Furthermore, resident education is moving from time-based to competency-based medical education (CBME). As valid and reliable assessments for designated EPAs that provide trainees with valuable feedback are the cornerstone of CBME, the entrustment scale plays important role in determining the success of CMBE. In Canada, the Ottawa Surgical Competency Operating Room Evaluation (O-SCORE), based on 5 levels, is recommended to use in resident EPA assessment by the RCPSC [15, 16]. The ACGME in the United States developed “Milestones,” which are performance levels used in resident/fellow assessment of each subcompetency. It has five levels, proceeding from lower to higher competency [9, 17]. The performance in each ACGME milestone refers to the expected performance in each stage of training, and each specialty indicates details on the procedures that trainees can perform and how well they perform for each ACGME milestones level. Level 4 is considered the graduation target [9].

The Intercollegiate Surgical Curriculum Programme (ISCP) of the United Kingdom (UK) developed “Supervision Level” which assesses resident performance on how much supervision is required in each task [10].

Most of the currently used entrustment scales depend on the supervisor’s degree of involvement in the case or level of supervision. These levels do not take into account the complexities that different clinical scenarios may present to the graduating resident surgeon. For example, The Royal College of Emergency Medicine of UK (RCEM) entrustment scale has four main levels (1–4), that focus on the extent of supervisor involvement in residents performing the activity. In level 2, supervisor is “off-site” but still within the hospital in case the trainee needs assistance, whereas in level 3, the supervisor is on standby at home [18]. This could raise concern regarding patient safety and may increase liability [19, 20].

In practice, entrustment decisions given by Faculty raters can be influenced by many different factors, including a supervisor’s clinical and teaching experience, the Faculty member’s case mix (are they operating on routine cases or more complex cases related to an EPA), personality, propensity to trust, their own expectations, activities they are engaged with outside the operating room, and, issues like existing rapport with residents [21,22,23,24,25,26,27]. As such, entrustment scales (ES) that highlight a supervisor’s level of involvement in a case rather than focusing on explicit markers of resident performance, minimizes transparency behind Faculty decisions regarding resident entrustment and what a resident needs to improve to gain the desired level of entrustment. Should a graduating resident later face legal challenges based on competency, Faculty raters who certify competence achievement based on their judgment “when they left the resident alone” may raise questions such as how they actually decided performance was competent.

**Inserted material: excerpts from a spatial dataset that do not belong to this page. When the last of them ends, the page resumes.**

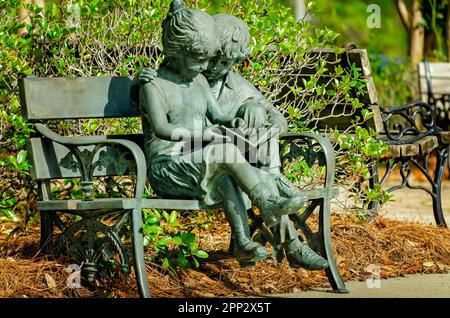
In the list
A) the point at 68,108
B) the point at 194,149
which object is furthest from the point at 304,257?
the point at 68,108

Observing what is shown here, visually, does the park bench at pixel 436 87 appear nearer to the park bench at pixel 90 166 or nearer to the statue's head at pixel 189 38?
the park bench at pixel 90 166

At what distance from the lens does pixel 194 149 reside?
518 centimetres

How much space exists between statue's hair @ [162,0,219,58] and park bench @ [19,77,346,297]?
548 millimetres

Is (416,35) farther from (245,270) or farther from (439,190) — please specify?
(245,270)

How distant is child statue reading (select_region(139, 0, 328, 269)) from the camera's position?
4.99 metres

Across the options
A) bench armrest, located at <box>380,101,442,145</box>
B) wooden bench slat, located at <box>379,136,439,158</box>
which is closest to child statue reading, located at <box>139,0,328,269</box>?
wooden bench slat, located at <box>379,136,439,158</box>

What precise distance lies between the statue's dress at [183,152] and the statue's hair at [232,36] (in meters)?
0.23

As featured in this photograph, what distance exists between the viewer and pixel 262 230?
5629 millimetres

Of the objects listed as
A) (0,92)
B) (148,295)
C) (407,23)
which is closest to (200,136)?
(148,295)

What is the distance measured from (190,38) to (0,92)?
165 cm

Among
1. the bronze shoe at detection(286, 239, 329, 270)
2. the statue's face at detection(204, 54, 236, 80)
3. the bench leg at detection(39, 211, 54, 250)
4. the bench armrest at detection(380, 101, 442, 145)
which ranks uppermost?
the statue's face at detection(204, 54, 236, 80)

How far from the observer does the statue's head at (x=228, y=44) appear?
5.44 meters

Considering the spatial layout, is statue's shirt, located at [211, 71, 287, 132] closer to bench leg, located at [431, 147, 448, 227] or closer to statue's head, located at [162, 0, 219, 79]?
statue's head, located at [162, 0, 219, 79]
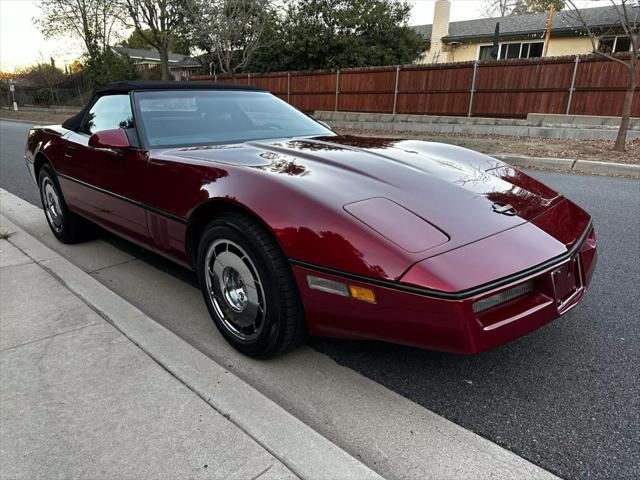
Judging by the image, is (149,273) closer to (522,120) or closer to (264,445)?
(264,445)

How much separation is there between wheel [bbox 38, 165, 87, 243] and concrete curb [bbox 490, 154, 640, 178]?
7.97 metres

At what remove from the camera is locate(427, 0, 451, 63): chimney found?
2445 centimetres

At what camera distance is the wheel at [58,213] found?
4062 mm

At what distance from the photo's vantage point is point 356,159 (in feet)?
8.16

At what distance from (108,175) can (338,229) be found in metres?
2.04

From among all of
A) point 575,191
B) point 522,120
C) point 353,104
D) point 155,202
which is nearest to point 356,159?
point 155,202

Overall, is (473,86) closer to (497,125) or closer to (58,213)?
(497,125)

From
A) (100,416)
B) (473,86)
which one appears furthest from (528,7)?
(100,416)

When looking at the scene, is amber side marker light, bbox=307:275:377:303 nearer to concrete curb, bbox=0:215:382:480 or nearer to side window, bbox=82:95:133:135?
concrete curb, bbox=0:215:382:480

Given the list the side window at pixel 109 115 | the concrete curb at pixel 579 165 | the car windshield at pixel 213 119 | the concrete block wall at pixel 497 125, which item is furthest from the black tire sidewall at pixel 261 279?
the concrete block wall at pixel 497 125

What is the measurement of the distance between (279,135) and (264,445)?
2111mm

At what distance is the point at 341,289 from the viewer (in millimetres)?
1863

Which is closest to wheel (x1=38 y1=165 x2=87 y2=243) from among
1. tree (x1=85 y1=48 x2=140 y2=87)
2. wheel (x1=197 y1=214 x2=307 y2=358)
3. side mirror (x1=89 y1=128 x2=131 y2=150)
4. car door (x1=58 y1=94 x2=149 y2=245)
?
car door (x1=58 y1=94 x2=149 y2=245)

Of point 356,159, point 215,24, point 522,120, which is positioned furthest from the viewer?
point 215,24
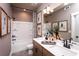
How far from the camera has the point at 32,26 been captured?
1582 mm

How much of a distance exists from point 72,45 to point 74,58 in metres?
0.54

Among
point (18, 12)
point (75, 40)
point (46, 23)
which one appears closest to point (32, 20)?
point (18, 12)

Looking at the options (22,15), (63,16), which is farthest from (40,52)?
(63,16)

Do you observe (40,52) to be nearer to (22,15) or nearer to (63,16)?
(22,15)

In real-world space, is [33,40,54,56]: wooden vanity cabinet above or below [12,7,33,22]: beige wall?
below

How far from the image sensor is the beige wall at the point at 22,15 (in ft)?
5.02

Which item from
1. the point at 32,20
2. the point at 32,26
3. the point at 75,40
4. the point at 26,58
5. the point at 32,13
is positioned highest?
the point at 32,13

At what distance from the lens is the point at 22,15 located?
5.13ft

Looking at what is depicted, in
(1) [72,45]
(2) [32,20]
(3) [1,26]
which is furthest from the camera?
(1) [72,45]

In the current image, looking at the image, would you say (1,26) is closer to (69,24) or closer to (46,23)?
(46,23)

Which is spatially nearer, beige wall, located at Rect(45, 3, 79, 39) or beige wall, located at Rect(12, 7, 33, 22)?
beige wall, located at Rect(12, 7, 33, 22)

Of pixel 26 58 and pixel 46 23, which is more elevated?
pixel 46 23

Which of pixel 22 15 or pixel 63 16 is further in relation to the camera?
pixel 63 16

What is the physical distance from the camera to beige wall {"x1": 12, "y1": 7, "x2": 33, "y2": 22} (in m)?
1.53
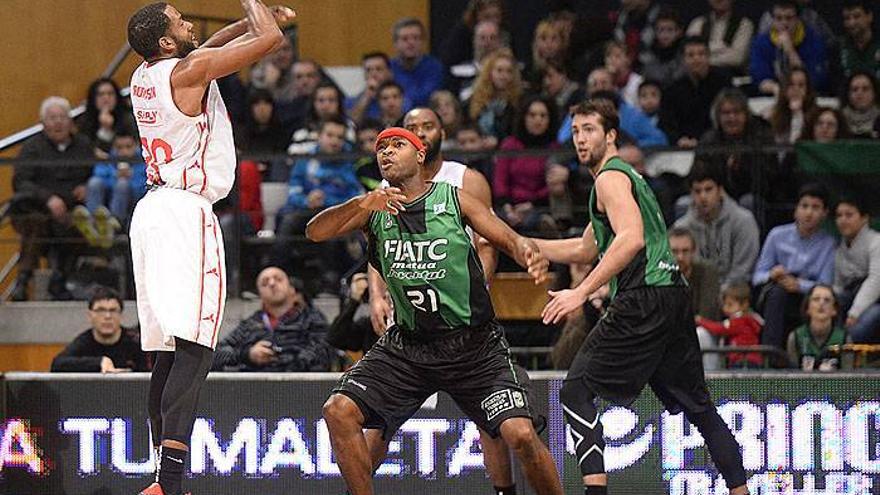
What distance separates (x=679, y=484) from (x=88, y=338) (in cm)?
377

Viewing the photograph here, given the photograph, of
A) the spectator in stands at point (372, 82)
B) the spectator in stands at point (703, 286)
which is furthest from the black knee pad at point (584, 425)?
the spectator in stands at point (372, 82)

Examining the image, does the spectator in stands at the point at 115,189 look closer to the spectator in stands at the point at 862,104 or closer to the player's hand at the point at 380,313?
the player's hand at the point at 380,313

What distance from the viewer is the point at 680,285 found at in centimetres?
814

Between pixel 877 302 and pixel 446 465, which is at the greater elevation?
pixel 877 302

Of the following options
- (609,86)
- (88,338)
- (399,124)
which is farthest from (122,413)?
(609,86)

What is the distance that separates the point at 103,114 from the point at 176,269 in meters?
6.51

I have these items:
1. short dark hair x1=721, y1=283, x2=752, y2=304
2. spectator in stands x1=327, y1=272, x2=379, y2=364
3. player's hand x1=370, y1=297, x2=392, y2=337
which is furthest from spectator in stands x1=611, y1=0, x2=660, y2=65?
player's hand x1=370, y1=297, x2=392, y2=337

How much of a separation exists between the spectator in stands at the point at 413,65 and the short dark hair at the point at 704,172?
2.95 m

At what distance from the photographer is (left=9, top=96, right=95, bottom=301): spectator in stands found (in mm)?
12273

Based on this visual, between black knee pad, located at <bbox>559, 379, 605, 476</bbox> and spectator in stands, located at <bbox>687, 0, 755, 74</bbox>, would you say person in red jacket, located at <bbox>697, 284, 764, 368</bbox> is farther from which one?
spectator in stands, located at <bbox>687, 0, 755, 74</bbox>

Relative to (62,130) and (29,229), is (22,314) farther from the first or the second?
(62,130)

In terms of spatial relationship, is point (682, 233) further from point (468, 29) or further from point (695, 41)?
point (468, 29)

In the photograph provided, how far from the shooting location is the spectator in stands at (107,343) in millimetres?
10266

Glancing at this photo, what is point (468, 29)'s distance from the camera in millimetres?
14438
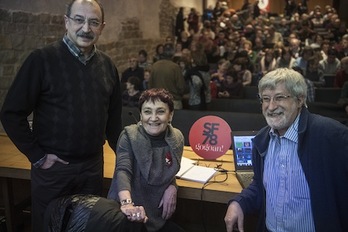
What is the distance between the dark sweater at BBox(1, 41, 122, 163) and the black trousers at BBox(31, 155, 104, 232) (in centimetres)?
5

We posit, that assessment of resident competence should be focused on observation of performances that take into account the resident’s ability to think and act in a way that responds to new challenges they face as a case evolves. It moves away from a supervision-based scale to one that values an ability to respond to the contextual demands of a case and to provide trainees with effective feedback to help guide the development of competency of each EPA. The objectives of our study were to: (1) identify important resident performance markers for demonstrating competent attainment of an EPA; (2) identify the standard of performance expected of graduating residents; (3) collect evidence for the validity of our purposed entrustment scale; and (4) identify necessary components required to provide feedback to residents in guiding the development of competent performance of an EPA.

Methods

We developed a questionnaire with questions regarding years of practice, number of staff physicians and residents working in the respondents’ specialty at their hospital, number of residents the respondents supervise per day, as well as the important resident performance markers for demonstrating competence attainment of an EPA, evidence of validity of our novel entrustment scale, standard expected of EPA respective to our proposed entrustment scale, important components of EPA assessment forms, importance of accessing all of a resident’s previous EPA evaluations and respondent’s perspectives on certifying competence based on level of resident supervision on additional risk of liability.

For questions regarding the expected standard competence performance, we asked the respondents to choose the level they thought should be a graduation target of residents from one of the proposed five entrustment scales ranging from level A to E, representing lower to higher competency. Levels A-D included aspects of the levels in the O-SCORE, but we excluded the aspects in the scale relating to supervision and purposefully added a fifth level, which explored the ability of the resident to competently respond to novel complexities that might present to the practicing surgeon and their ability to do the procedure competently, even when complexities arise.

Contextual complexities that are referred to in the scale include not only common complications, but also rare complications, and other events/environments that deviate from the normal situation. For example, not having the instrument that the surgeon needs, meaning they must adapt other available instruments to successfully accomplish the procedure, working with newly identified unexpected events or findings during a case such as dealing with an inadvertently injured blood vessel, or, working in difficult team dynamics, where the trainee needs to use a variety of competencies, e.g., leadership and communication, to be able to handle the situation and provide excellent patient care.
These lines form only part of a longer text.